Q1: Why are you using the finite-difference method (FDM)?
Generally, the finite difference method and the finite element method are used in the fluid analysis, but there are some differences between the two in physical and mathematical accuracies. It is well known that the advantage of the finite element method is the flexibility of spatial representation. The finite difference method using a structured grid is not good at expressing this regard. Both methods are not perfect and have their advantages and disadvantages.
In fluid analysis, it is important to completely satisfy the mass conservation of fluid components (water, air, contaminated fluid, etc.). Since the finite element method (FEM) is solved to bring the weighted residuals close to zero over the entire region of interest, mass conservation of each element is not always guaranteed. In GETFLOWS, which adopts the finite difference method (FDM), each component of each calculation grid should satisfy the mass conservation law that is calculated from the “inflow” and “outflow” of each component, and the change in storage amount. Is solved numerically. We have many achievements in terms of numerical accuracy, stability of numerical solution, robustness, etc. Also, since it deals with Manning type flow on the surface of the earth, highly nonlinear flow such as Darcy flow in unsaturated state, and compressible fluid, it may be difficult to apply the finite element method.

Q2: What is a corner point type difference grid?
A general difference grid uses a shape in which a cube or a rectangular parallelepiped is arranged like a grid. The “corner point type” is a type that allows the values ​​of the three-dimensional coordinates (X, Y, Z) of the eight vertices that make up each one-dimensional grid (hexahedral) to be set to some extent.

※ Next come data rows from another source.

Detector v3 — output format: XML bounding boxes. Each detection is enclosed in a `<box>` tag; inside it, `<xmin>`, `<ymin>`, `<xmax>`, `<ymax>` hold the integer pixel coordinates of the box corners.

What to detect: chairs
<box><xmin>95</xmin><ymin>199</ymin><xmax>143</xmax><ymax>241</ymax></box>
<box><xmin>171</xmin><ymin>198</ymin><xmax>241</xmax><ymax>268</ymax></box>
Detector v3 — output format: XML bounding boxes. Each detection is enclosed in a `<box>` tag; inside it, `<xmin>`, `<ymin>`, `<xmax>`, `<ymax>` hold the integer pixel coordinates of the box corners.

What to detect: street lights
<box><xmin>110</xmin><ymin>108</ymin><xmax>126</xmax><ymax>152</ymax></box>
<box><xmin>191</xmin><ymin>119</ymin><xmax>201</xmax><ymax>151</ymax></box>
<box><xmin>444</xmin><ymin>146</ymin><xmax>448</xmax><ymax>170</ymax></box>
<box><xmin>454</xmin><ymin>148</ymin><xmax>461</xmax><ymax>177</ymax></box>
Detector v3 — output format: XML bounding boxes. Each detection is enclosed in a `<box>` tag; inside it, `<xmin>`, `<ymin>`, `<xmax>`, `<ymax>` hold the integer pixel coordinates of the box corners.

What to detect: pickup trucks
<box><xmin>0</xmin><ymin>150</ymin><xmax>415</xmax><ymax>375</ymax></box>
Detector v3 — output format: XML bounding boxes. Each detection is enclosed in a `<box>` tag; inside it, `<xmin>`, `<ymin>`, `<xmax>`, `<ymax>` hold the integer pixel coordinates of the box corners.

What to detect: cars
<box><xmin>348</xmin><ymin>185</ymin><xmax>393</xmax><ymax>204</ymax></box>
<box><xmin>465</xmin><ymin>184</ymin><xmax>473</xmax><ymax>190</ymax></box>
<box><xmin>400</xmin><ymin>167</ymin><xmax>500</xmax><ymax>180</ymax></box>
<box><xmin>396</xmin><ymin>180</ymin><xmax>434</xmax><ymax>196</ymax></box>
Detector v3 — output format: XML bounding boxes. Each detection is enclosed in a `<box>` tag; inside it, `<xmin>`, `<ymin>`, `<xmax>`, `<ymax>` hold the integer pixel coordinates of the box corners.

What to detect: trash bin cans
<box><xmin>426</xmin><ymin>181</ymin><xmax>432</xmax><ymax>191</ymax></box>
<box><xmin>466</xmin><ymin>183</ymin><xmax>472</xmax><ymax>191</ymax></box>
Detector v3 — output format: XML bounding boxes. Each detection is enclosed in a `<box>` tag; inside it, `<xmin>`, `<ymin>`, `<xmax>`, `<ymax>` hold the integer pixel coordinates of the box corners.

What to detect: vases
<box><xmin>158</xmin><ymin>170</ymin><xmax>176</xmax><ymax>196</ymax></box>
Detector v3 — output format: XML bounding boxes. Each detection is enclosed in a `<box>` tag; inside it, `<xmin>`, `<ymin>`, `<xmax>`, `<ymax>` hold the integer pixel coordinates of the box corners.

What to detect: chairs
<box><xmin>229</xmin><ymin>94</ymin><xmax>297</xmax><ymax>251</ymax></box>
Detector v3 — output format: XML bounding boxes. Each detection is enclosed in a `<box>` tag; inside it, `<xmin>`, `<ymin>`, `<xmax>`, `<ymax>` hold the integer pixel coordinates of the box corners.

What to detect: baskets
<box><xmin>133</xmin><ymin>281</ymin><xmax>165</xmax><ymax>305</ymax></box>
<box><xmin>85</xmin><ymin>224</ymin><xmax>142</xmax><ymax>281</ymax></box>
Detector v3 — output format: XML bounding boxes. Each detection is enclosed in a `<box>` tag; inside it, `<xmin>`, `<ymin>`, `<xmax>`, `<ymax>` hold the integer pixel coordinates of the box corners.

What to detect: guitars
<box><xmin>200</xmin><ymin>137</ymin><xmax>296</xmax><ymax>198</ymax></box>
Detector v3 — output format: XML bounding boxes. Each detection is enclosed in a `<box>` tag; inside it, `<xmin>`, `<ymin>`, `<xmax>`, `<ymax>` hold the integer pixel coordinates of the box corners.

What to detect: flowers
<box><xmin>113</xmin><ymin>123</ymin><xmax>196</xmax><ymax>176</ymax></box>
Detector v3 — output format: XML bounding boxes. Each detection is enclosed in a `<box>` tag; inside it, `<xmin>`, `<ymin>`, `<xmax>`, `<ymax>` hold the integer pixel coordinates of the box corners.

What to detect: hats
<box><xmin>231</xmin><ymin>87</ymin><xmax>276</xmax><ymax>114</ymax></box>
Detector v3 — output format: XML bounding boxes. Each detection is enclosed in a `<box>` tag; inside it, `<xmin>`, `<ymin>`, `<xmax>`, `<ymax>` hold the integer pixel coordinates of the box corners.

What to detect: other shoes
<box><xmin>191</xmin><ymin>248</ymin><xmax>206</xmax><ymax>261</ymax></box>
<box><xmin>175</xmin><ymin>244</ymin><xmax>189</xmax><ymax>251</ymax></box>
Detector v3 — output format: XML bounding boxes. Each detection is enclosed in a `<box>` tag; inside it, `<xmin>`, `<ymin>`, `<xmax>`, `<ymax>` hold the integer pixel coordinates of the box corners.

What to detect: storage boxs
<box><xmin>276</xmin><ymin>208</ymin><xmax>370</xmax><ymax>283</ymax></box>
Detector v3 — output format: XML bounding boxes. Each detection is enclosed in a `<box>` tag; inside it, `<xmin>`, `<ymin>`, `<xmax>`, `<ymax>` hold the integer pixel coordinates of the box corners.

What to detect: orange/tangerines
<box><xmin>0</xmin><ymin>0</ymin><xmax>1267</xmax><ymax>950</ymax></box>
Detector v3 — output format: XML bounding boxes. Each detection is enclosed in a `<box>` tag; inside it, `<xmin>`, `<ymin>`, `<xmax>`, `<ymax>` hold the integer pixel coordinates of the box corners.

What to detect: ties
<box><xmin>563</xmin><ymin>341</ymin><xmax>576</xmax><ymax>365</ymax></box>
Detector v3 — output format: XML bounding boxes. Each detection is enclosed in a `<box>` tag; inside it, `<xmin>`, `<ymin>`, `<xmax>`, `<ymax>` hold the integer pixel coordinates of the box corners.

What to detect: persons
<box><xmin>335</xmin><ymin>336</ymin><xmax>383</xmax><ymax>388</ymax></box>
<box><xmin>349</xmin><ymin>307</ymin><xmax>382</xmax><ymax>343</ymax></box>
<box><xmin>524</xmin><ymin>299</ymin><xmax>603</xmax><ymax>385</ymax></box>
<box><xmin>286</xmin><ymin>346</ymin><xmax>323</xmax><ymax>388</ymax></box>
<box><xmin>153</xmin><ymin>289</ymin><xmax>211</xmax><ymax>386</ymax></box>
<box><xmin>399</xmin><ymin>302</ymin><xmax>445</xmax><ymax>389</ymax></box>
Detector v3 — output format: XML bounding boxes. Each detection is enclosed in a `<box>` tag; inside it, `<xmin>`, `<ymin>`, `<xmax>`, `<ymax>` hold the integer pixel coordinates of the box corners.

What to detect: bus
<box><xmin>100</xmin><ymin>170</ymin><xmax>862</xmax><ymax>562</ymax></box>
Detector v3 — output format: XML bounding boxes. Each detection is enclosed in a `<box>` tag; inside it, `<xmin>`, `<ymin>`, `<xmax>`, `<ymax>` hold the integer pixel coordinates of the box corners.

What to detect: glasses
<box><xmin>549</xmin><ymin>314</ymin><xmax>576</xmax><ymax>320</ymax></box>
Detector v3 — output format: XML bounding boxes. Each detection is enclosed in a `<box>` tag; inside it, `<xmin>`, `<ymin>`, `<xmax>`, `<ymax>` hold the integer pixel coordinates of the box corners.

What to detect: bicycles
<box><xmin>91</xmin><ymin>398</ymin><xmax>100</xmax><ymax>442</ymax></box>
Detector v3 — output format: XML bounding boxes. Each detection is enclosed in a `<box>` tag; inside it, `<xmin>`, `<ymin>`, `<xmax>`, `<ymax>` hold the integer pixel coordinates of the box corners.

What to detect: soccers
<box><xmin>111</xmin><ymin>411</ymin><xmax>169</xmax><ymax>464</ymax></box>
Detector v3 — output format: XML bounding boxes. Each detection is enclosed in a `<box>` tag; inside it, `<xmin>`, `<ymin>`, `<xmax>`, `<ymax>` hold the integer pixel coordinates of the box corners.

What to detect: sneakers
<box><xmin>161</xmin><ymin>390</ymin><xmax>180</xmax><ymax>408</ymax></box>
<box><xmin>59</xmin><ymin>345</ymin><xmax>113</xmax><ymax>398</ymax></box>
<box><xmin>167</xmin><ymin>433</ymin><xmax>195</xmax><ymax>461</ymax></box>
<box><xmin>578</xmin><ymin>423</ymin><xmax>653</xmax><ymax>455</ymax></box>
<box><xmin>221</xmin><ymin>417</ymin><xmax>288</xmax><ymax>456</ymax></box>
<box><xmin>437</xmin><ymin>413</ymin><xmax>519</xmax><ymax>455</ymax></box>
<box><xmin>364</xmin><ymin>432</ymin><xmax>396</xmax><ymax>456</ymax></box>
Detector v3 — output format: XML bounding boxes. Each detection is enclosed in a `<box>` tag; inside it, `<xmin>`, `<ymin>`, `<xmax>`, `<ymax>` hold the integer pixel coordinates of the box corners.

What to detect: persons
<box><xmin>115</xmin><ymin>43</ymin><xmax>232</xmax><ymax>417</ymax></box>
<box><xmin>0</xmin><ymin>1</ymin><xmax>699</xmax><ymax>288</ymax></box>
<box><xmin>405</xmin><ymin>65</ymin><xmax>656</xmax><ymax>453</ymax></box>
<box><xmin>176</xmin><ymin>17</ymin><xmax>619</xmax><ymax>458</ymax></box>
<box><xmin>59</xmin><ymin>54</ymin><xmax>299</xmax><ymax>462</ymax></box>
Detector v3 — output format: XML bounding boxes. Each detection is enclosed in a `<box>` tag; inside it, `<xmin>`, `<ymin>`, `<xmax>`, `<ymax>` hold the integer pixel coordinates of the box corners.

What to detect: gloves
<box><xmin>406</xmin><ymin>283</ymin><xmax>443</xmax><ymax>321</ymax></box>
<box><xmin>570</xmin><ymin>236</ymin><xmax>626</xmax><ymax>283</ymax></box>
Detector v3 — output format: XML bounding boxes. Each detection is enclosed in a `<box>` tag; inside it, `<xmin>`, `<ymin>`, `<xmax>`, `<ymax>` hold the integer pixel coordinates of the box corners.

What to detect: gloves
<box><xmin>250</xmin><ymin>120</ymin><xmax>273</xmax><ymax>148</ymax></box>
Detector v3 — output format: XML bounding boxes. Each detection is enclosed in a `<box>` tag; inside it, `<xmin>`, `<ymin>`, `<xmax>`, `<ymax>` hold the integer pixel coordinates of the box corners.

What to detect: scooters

The volume of the hexahedral lattice and the connections between the lattices are corrected according to the shape. However, even though it is flexible, a distorted lattice (element) is not preferable mathematically in terms of the finite element method and the difference method. It is recommended to create a grid that transitions as smoothly as possible.

Q3: Is it necessary to consider the air phase?
In general saturation/unsaturation analysis, the flow of water is followed using unsaturated parameters (relative hydraulic conductivity, capillary effect) that consider the presence of air. It is assumed that the air itself exists but the flow or pressure does not change. On the other hand, in gas-liquid two-phase analysis, the movements of the two with greatly different physical properties are tracked.
Saturated/unsaturated seepage flow analysis under atmospheric pressure in shallow underground is not considered to be significantly different from the two-phase analysis. However, in the analysis such as injecting air into the formation to purify pollution, storing high-pressure gas underground to evaluate safety at the time of leakage, and simulating pore pressure response to atmospheric pressure change will become necessary. GETFLOWS always tracks the flow of air (strongly compressible fluid) and water (finely compressible fluid), which are the most prominent fluids in nature, at the same time. The effect of gas dissolution in the water phase and the effect of water evaporation in the gas phase can also be considered.

Q4: What is the numerical stability of the solver?
GETFLOWS uses a solver called preconditioned conjugate residual method (PCR). By adopting preprocessing called Nested Factorization and successive explicit solution method, it is possible to calculate practical speed in terms of calculation speed and numerical stability.